Tuesday, 31 July 2012

Index and Statistics


Introductions
Microsoft SQL Server collects statistical information related to indexes and column data stored in the database. These statistics are used by the SQL Server query optimizer to choose the most efficient plan for retrieving or updating data.
If we understand the index statistics in better way, it helps us to optimize and fine tune our queries.
As the Statistics play a very important role in the performance of MS SQL Server query.
In this article I am trying discussing related to it. Before writing this article, I read several article and MSDN to gathering facts related to it.

Point to Focus
In this article I am trying to focus related to the following things of the SQL Server Index statistics.
1.    What we mean by MS SQL server Index statistics
2.    When the Index Statistics are Updated
3.    Rules used by AUTO_UPDATE_STATISTICS
4.    Determine that the Index statistics are out of date.
5.    Updating the statistics
6.    How to see the content of Index statistics
7.    New feature for statistics in MS SQL Server 2008

What we mean by MS SQL server Index statistics
Before going to the actual definition of Index statistics, I am going to take an example so that we can understand it easily.
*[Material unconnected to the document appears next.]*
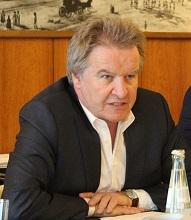 Will mehr Fernwärme, aber nicht überteuert: Baden-Württembergs Umweltminister Franz Untersteller.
"Suppose you are a football coach and u have 20 players in your team and for paying final tournament you need 11 players out of 20.  Now, you have to know (or maintain a list) all the statistics of each payer before making your final team." 

Index statistics contains information related to the distribution of index key values. It means that the number of rows associated with each key value. To determine what kind of execution plan to be used when processing a query MS SQL Server query optimizer uses this information.

After creating the table Index when we perform the insert, update, or delete operations in the table, the statistics of the table become out of date.  The MS SQL Server doesn't update the statistics information every time we made some changes (Insert/Update/Delete Operations) on the table. Statistics track the distribution of values within an index or within a particular column.

Note that, if a column is not indexed but can benefit from an index, SQL Server will automatically create statistics for that column.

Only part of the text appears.